PHOENIX — The sign that greets when you drive in to the Highland Park Apartments off 27th and Glendale Avenues in Phoenix reads, "We're better, come in to see why," but Apryl Gastelum says what she has seen after one month of living there is enough to have her wanting to move out immediately.
Her first night in her new apartment, Gastelum said she woke up to the sound of gushing water.
"The first night we woke up to our bedrooms covered with sewer and poopy water, it was literally gushing out like crazy," said Gastelum.
"I was really grossed out. The stench, I woke up and stepped in water. I was like what the heck, did the toilet overflow?" she added.
Since then Gastelum said the flooding has been a weekly occurrence in her apartment. It has destroyed her furniture, her bedding, and clothes and towels they've had to use to mop the floors.
"Maintenance told me the problem is underground.
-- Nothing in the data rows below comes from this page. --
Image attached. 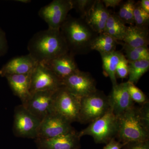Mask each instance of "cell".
Wrapping results in <instances>:
<instances>
[{
	"instance_id": "6da1fadb",
	"label": "cell",
	"mask_w": 149,
	"mask_h": 149,
	"mask_svg": "<svg viewBox=\"0 0 149 149\" xmlns=\"http://www.w3.org/2000/svg\"><path fill=\"white\" fill-rule=\"evenodd\" d=\"M117 141L126 144L149 140V104L134 106L118 117Z\"/></svg>"
},
{
	"instance_id": "7a4b0ae2",
	"label": "cell",
	"mask_w": 149,
	"mask_h": 149,
	"mask_svg": "<svg viewBox=\"0 0 149 149\" xmlns=\"http://www.w3.org/2000/svg\"><path fill=\"white\" fill-rule=\"evenodd\" d=\"M29 54L38 63L55 58L68 52L60 29L48 28L35 33L27 45Z\"/></svg>"
},
{
	"instance_id": "3957f363",
	"label": "cell",
	"mask_w": 149,
	"mask_h": 149,
	"mask_svg": "<svg viewBox=\"0 0 149 149\" xmlns=\"http://www.w3.org/2000/svg\"><path fill=\"white\" fill-rule=\"evenodd\" d=\"M60 30L69 52L74 56L87 54L91 52L92 43L98 35L85 19L70 15H68Z\"/></svg>"
},
{
	"instance_id": "277c9868",
	"label": "cell",
	"mask_w": 149,
	"mask_h": 149,
	"mask_svg": "<svg viewBox=\"0 0 149 149\" xmlns=\"http://www.w3.org/2000/svg\"><path fill=\"white\" fill-rule=\"evenodd\" d=\"M118 127V118L110 108L105 114L79 132V136L81 138L91 136L97 143L106 144L116 138Z\"/></svg>"
},
{
	"instance_id": "5b68a950",
	"label": "cell",
	"mask_w": 149,
	"mask_h": 149,
	"mask_svg": "<svg viewBox=\"0 0 149 149\" xmlns=\"http://www.w3.org/2000/svg\"><path fill=\"white\" fill-rule=\"evenodd\" d=\"M109 109L108 96L97 90L81 99L78 122L91 123L105 114Z\"/></svg>"
},
{
	"instance_id": "8992f818",
	"label": "cell",
	"mask_w": 149,
	"mask_h": 149,
	"mask_svg": "<svg viewBox=\"0 0 149 149\" xmlns=\"http://www.w3.org/2000/svg\"><path fill=\"white\" fill-rule=\"evenodd\" d=\"M81 99L62 85L54 94L52 113L71 123L78 122Z\"/></svg>"
},
{
	"instance_id": "52a82bcc",
	"label": "cell",
	"mask_w": 149,
	"mask_h": 149,
	"mask_svg": "<svg viewBox=\"0 0 149 149\" xmlns=\"http://www.w3.org/2000/svg\"><path fill=\"white\" fill-rule=\"evenodd\" d=\"M41 120L22 104L15 107L13 131L16 137L36 139Z\"/></svg>"
},
{
	"instance_id": "ba28073f",
	"label": "cell",
	"mask_w": 149,
	"mask_h": 149,
	"mask_svg": "<svg viewBox=\"0 0 149 149\" xmlns=\"http://www.w3.org/2000/svg\"><path fill=\"white\" fill-rule=\"evenodd\" d=\"M72 9L71 0H54L41 8L38 15L48 24V28L60 29Z\"/></svg>"
},
{
	"instance_id": "9c48e42d",
	"label": "cell",
	"mask_w": 149,
	"mask_h": 149,
	"mask_svg": "<svg viewBox=\"0 0 149 149\" xmlns=\"http://www.w3.org/2000/svg\"><path fill=\"white\" fill-rule=\"evenodd\" d=\"M71 123L52 113L41 120L36 139H48L64 135L75 130Z\"/></svg>"
},
{
	"instance_id": "30bf717a",
	"label": "cell",
	"mask_w": 149,
	"mask_h": 149,
	"mask_svg": "<svg viewBox=\"0 0 149 149\" xmlns=\"http://www.w3.org/2000/svg\"><path fill=\"white\" fill-rule=\"evenodd\" d=\"M62 85L74 95L80 99L95 92V80L91 73L78 70L65 78Z\"/></svg>"
},
{
	"instance_id": "8fae6325",
	"label": "cell",
	"mask_w": 149,
	"mask_h": 149,
	"mask_svg": "<svg viewBox=\"0 0 149 149\" xmlns=\"http://www.w3.org/2000/svg\"><path fill=\"white\" fill-rule=\"evenodd\" d=\"M62 85L61 80L41 63H37L31 72L30 94L38 91H56Z\"/></svg>"
},
{
	"instance_id": "7c38bea8",
	"label": "cell",
	"mask_w": 149,
	"mask_h": 149,
	"mask_svg": "<svg viewBox=\"0 0 149 149\" xmlns=\"http://www.w3.org/2000/svg\"><path fill=\"white\" fill-rule=\"evenodd\" d=\"M56 91H38L33 93L22 105L42 120L48 114L52 113L54 94Z\"/></svg>"
},
{
	"instance_id": "4fadbf2b",
	"label": "cell",
	"mask_w": 149,
	"mask_h": 149,
	"mask_svg": "<svg viewBox=\"0 0 149 149\" xmlns=\"http://www.w3.org/2000/svg\"><path fill=\"white\" fill-rule=\"evenodd\" d=\"M128 82L113 86L108 96L110 108L117 118L135 106L128 91Z\"/></svg>"
},
{
	"instance_id": "5bb4252c",
	"label": "cell",
	"mask_w": 149,
	"mask_h": 149,
	"mask_svg": "<svg viewBox=\"0 0 149 149\" xmlns=\"http://www.w3.org/2000/svg\"><path fill=\"white\" fill-rule=\"evenodd\" d=\"M79 132L70 133L48 139H36L37 149H80Z\"/></svg>"
},
{
	"instance_id": "9a60e30c",
	"label": "cell",
	"mask_w": 149,
	"mask_h": 149,
	"mask_svg": "<svg viewBox=\"0 0 149 149\" xmlns=\"http://www.w3.org/2000/svg\"><path fill=\"white\" fill-rule=\"evenodd\" d=\"M40 63L53 72L61 81L79 70L74 56L69 52Z\"/></svg>"
},
{
	"instance_id": "2e32d148",
	"label": "cell",
	"mask_w": 149,
	"mask_h": 149,
	"mask_svg": "<svg viewBox=\"0 0 149 149\" xmlns=\"http://www.w3.org/2000/svg\"><path fill=\"white\" fill-rule=\"evenodd\" d=\"M38 63L29 54L16 57L3 66L0 70V75L6 77L12 74H28L32 72Z\"/></svg>"
},
{
	"instance_id": "e0dca14e",
	"label": "cell",
	"mask_w": 149,
	"mask_h": 149,
	"mask_svg": "<svg viewBox=\"0 0 149 149\" xmlns=\"http://www.w3.org/2000/svg\"><path fill=\"white\" fill-rule=\"evenodd\" d=\"M111 12L101 0H95L85 20L88 25L97 34L103 32Z\"/></svg>"
},
{
	"instance_id": "ac0fdd59",
	"label": "cell",
	"mask_w": 149,
	"mask_h": 149,
	"mask_svg": "<svg viewBox=\"0 0 149 149\" xmlns=\"http://www.w3.org/2000/svg\"><path fill=\"white\" fill-rule=\"evenodd\" d=\"M31 72L28 74H12L6 77L15 95L24 104L30 96Z\"/></svg>"
},
{
	"instance_id": "d6986e66",
	"label": "cell",
	"mask_w": 149,
	"mask_h": 149,
	"mask_svg": "<svg viewBox=\"0 0 149 149\" xmlns=\"http://www.w3.org/2000/svg\"><path fill=\"white\" fill-rule=\"evenodd\" d=\"M119 45L130 48L148 47L149 44L148 28H141L135 25L127 26L125 36Z\"/></svg>"
},
{
	"instance_id": "ffe728a7",
	"label": "cell",
	"mask_w": 149,
	"mask_h": 149,
	"mask_svg": "<svg viewBox=\"0 0 149 149\" xmlns=\"http://www.w3.org/2000/svg\"><path fill=\"white\" fill-rule=\"evenodd\" d=\"M100 55L102 61L104 75L109 77L112 86H115L118 84L116 76V68L124 54L120 51L116 50Z\"/></svg>"
},
{
	"instance_id": "44dd1931",
	"label": "cell",
	"mask_w": 149,
	"mask_h": 149,
	"mask_svg": "<svg viewBox=\"0 0 149 149\" xmlns=\"http://www.w3.org/2000/svg\"><path fill=\"white\" fill-rule=\"evenodd\" d=\"M127 27L116 14L111 12L103 32L113 37L118 42H122Z\"/></svg>"
},
{
	"instance_id": "7402d4cb",
	"label": "cell",
	"mask_w": 149,
	"mask_h": 149,
	"mask_svg": "<svg viewBox=\"0 0 149 149\" xmlns=\"http://www.w3.org/2000/svg\"><path fill=\"white\" fill-rule=\"evenodd\" d=\"M119 42L113 37L102 32L98 34L91 46L92 50L98 51L100 54L109 53L116 49Z\"/></svg>"
},
{
	"instance_id": "603a6c76",
	"label": "cell",
	"mask_w": 149,
	"mask_h": 149,
	"mask_svg": "<svg viewBox=\"0 0 149 149\" xmlns=\"http://www.w3.org/2000/svg\"><path fill=\"white\" fill-rule=\"evenodd\" d=\"M129 74L128 82L136 84L141 77L148 71L149 60H143L135 61H128Z\"/></svg>"
},
{
	"instance_id": "cb8c5ba5",
	"label": "cell",
	"mask_w": 149,
	"mask_h": 149,
	"mask_svg": "<svg viewBox=\"0 0 149 149\" xmlns=\"http://www.w3.org/2000/svg\"><path fill=\"white\" fill-rule=\"evenodd\" d=\"M125 53V56L128 61H135L143 60H149V50L148 47L130 48L121 45Z\"/></svg>"
},
{
	"instance_id": "d4e9b609",
	"label": "cell",
	"mask_w": 149,
	"mask_h": 149,
	"mask_svg": "<svg viewBox=\"0 0 149 149\" xmlns=\"http://www.w3.org/2000/svg\"><path fill=\"white\" fill-rule=\"evenodd\" d=\"M135 3L134 1L128 0L120 5V9L116 14L125 24L134 25L133 11Z\"/></svg>"
},
{
	"instance_id": "484cf974",
	"label": "cell",
	"mask_w": 149,
	"mask_h": 149,
	"mask_svg": "<svg viewBox=\"0 0 149 149\" xmlns=\"http://www.w3.org/2000/svg\"><path fill=\"white\" fill-rule=\"evenodd\" d=\"M133 19L135 26L141 28H148L149 13L141 7L139 1L135 3L133 11Z\"/></svg>"
},
{
	"instance_id": "4316f807",
	"label": "cell",
	"mask_w": 149,
	"mask_h": 149,
	"mask_svg": "<svg viewBox=\"0 0 149 149\" xmlns=\"http://www.w3.org/2000/svg\"><path fill=\"white\" fill-rule=\"evenodd\" d=\"M95 2V0H71L72 9H74L80 17L83 19H85Z\"/></svg>"
},
{
	"instance_id": "83f0119b",
	"label": "cell",
	"mask_w": 149,
	"mask_h": 149,
	"mask_svg": "<svg viewBox=\"0 0 149 149\" xmlns=\"http://www.w3.org/2000/svg\"><path fill=\"white\" fill-rule=\"evenodd\" d=\"M128 83V92L130 97L134 103H137L142 105L148 102L146 96L143 91L134 84Z\"/></svg>"
},
{
	"instance_id": "f1b7e54d",
	"label": "cell",
	"mask_w": 149,
	"mask_h": 149,
	"mask_svg": "<svg viewBox=\"0 0 149 149\" xmlns=\"http://www.w3.org/2000/svg\"><path fill=\"white\" fill-rule=\"evenodd\" d=\"M129 74V65L128 61L125 57L124 55L123 56L119 63L118 65L116 71V78L125 79Z\"/></svg>"
},
{
	"instance_id": "f546056e",
	"label": "cell",
	"mask_w": 149,
	"mask_h": 149,
	"mask_svg": "<svg viewBox=\"0 0 149 149\" xmlns=\"http://www.w3.org/2000/svg\"><path fill=\"white\" fill-rule=\"evenodd\" d=\"M122 149H149V140L127 143Z\"/></svg>"
},
{
	"instance_id": "4dcf8cb0",
	"label": "cell",
	"mask_w": 149,
	"mask_h": 149,
	"mask_svg": "<svg viewBox=\"0 0 149 149\" xmlns=\"http://www.w3.org/2000/svg\"><path fill=\"white\" fill-rule=\"evenodd\" d=\"M7 40L4 32L0 28V56L3 55L7 52Z\"/></svg>"
},
{
	"instance_id": "1f68e13d",
	"label": "cell",
	"mask_w": 149,
	"mask_h": 149,
	"mask_svg": "<svg viewBox=\"0 0 149 149\" xmlns=\"http://www.w3.org/2000/svg\"><path fill=\"white\" fill-rule=\"evenodd\" d=\"M125 145L116 140V139H113L106 144L103 149H122Z\"/></svg>"
},
{
	"instance_id": "d6a6232c",
	"label": "cell",
	"mask_w": 149,
	"mask_h": 149,
	"mask_svg": "<svg viewBox=\"0 0 149 149\" xmlns=\"http://www.w3.org/2000/svg\"><path fill=\"white\" fill-rule=\"evenodd\" d=\"M104 6L107 8L109 7L115 8L120 5L123 1L121 0H102Z\"/></svg>"
},
{
	"instance_id": "836d02e7",
	"label": "cell",
	"mask_w": 149,
	"mask_h": 149,
	"mask_svg": "<svg viewBox=\"0 0 149 149\" xmlns=\"http://www.w3.org/2000/svg\"><path fill=\"white\" fill-rule=\"evenodd\" d=\"M141 7L145 11L149 13V0H142L139 1Z\"/></svg>"
},
{
	"instance_id": "e575fe53",
	"label": "cell",
	"mask_w": 149,
	"mask_h": 149,
	"mask_svg": "<svg viewBox=\"0 0 149 149\" xmlns=\"http://www.w3.org/2000/svg\"><path fill=\"white\" fill-rule=\"evenodd\" d=\"M17 1L24 3H27L31 2V1H29V0H18V1Z\"/></svg>"
}]
</instances>
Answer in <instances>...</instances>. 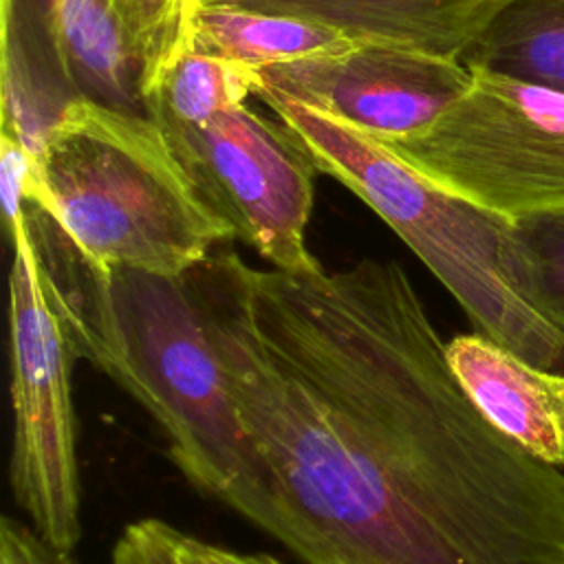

The sewer line, the trees and the roots grow into it, we just have to snake it every week," said Gastelum.
ABC15 asked her if maintenance has shown up to snake the toilets every week or offered to move them to another apartment until the fix is completed, but she said she had received little communication from management about the issue.
She spent Christmas eve dealing with the flooding and Gastelum said she was not the only one. Three of her neighbors had also experienced similar toilet overflows.
Chizanye Karuhiga who lived right next door invited ABC15 in to her apartment to show us the problems she was dealing with.
"When I flush the toilet the water comes up and fills into the bathtub, and it goes on the floor," said Karuhiga, but for this mother the bathroom flooding was not her primary concern.
She wanted to talk about the kitchen stove she said had not worked for at least the last two years.
"Look at this. These three burners over here they are not working. I have to cook food for all of us, all of my children and me on just this one small burner one at a time and it takes a very long time," said Karuhige.
ABC15 asked her if she had complained to management about this. She said she had, multiple times and they had said they would come out and fix it.
"I talked to the first manager, then I talked to the second manager, then I talked to the lady that is in there right now. They said they are going to fix it and I have been waiting for that," said Karuhige.
ABC15 asked her how long she had been waiting for.
"Two years. They have not changed my stove, no," added Karuhige.
ABC15 attempted to talk to someone inside the apartment complex leasing office. Although the sign on the door indicated they were open, and we observed a person inside the office, the door was locked and despite our knocking, no one came to the door.
ABC15 then reached out to a corporate office number provided to us by residents. A woman who answered the phone said she had sent out a group text to all managers about the sewer overflows, but no one had responded as they were on vacation. The woman said she could not answer our questions as she was just filling in for a regional manager who was also on vacation.
After leaving the complex, ABC15 was approached by another Highland Park Apartments resident who said her apartment was not "livable" and she was moving out that day.
"This is not acceptable. This is not a place that is livable at all, it is unacceptable," said Jamie Munson.
Munson added that she had repeatedly tried to contact management about a broken sink and bathtub over the last three months.
"Water was dripping from the sink. Recently my bathtub it went crazy, it broke they came out and said they couldn't fix it. We have the water turned off at main line downstairs," said Munson.
ABC15 asked her how she was bathing if her water was turned off at the main line.
"I've been going to a friend's for that," said Munson.
She added that some residents in the complex lived in Section 8 housing, and she questioned if that was why nobody cared to address the multiple issues residents there were dealing with.
"My message to management here? They need to wake up and do their job, and treat people like they're tenants here," said Munson.
Gastelum said she wanted management to reimburse her for her ruined furniture, bedding, and clothing. She paid about $882 in rent every month.
ABC15 has also reached out to the city to find out of if officials are aware of living conditions described by residents at the Highland Park Apartments. We will keep you updated when we hear back from management or city officials.